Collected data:
-------------------------

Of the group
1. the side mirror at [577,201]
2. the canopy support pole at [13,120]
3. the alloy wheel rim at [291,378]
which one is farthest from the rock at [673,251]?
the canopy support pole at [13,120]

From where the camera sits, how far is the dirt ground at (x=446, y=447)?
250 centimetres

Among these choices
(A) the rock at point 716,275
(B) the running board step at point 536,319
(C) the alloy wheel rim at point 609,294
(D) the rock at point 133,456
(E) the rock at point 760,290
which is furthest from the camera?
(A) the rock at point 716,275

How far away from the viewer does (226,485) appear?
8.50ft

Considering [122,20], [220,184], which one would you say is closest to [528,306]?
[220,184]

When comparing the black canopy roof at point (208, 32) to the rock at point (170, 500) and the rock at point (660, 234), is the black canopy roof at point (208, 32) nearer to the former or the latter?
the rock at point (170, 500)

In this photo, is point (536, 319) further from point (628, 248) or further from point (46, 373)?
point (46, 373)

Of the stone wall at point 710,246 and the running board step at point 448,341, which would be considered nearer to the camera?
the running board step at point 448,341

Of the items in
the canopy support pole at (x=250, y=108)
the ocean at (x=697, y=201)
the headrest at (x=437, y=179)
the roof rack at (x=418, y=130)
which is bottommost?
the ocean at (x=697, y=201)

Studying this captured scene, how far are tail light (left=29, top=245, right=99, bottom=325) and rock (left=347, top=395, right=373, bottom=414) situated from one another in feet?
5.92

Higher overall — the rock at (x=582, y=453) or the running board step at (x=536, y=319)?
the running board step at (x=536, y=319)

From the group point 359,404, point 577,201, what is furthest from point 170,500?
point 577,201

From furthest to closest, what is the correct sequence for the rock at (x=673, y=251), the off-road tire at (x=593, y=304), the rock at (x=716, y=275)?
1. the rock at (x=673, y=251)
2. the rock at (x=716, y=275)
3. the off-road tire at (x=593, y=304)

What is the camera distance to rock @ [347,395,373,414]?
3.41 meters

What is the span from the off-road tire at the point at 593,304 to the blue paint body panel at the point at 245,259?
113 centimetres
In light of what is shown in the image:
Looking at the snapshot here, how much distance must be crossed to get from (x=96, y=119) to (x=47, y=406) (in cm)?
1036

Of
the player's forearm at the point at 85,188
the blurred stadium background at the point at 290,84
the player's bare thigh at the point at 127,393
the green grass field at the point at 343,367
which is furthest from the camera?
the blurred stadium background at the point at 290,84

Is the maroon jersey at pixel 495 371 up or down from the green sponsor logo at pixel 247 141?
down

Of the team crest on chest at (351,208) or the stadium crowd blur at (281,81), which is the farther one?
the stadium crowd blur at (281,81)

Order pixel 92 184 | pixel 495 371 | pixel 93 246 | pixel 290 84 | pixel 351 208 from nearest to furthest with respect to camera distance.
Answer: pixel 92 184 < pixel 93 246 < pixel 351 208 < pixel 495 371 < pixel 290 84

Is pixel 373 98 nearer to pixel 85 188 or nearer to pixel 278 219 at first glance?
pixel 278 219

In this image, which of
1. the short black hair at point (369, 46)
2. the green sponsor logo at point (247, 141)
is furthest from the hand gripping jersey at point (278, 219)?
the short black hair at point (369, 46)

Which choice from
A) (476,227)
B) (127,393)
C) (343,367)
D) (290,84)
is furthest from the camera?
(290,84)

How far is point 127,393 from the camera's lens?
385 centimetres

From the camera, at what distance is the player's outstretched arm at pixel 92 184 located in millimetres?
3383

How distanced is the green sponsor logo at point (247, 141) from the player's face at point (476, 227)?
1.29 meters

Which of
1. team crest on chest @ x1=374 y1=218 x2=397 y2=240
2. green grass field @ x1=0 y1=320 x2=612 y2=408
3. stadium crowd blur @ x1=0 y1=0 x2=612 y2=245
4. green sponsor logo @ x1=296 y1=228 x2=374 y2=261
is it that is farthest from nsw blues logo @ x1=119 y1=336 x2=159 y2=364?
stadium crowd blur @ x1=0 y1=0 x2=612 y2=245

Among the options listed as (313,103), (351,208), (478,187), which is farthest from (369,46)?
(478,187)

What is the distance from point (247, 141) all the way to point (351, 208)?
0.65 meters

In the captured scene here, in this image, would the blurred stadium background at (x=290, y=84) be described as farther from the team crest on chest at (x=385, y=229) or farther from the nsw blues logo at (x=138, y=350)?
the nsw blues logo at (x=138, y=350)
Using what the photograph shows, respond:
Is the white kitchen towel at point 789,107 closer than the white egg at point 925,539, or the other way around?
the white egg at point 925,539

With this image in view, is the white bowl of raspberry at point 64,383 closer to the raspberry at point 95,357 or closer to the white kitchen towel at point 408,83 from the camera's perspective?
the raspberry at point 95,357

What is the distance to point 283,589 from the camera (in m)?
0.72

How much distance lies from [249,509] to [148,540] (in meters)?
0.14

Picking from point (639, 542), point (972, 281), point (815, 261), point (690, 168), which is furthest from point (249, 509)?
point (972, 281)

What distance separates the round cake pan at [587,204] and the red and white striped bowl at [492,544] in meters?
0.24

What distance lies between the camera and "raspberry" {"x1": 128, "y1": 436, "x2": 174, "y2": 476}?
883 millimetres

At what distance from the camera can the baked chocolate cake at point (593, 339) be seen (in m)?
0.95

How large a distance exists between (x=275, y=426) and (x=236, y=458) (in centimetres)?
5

-------------------------

◆ Request: Print the line containing "With this image" and every line after it to the end of the records above, exactly as written, and nothing else.

◆ Complete answer:
With this image in view, is the white bowl of raspberry at point 64,383 closer to the raspberry at point 95,357 or closer to the white kitchen towel at point 408,83 from the camera's perspective?
the raspberry at point 95,357

What is the distance to point 283,589 from the camera (in m)?
0.72

How much distance lies from [249,509] to [148,540] (in meters)?
0.14

Picking from point (639, 542), point (972, 281), point (815, 261), point (690, 168), which is furthest from point (249, 509)?
point (972, 281)

What distance separates the round cake pan at [587,204] and the red and white striped bowl at [492,544] in meters?
0.24

What distance lies between the camera and "raspberry" {"x1": 128, "y1": 436, "x2": 174, "y2": 476}?
883 millimetres

At what distance from the camera can the baked chocolate cake at point (593, 339) be seen (in m)?
0.95

How large a distance exists between (x=275, y=426) and (x=236, y=458) (in centimetres)?
5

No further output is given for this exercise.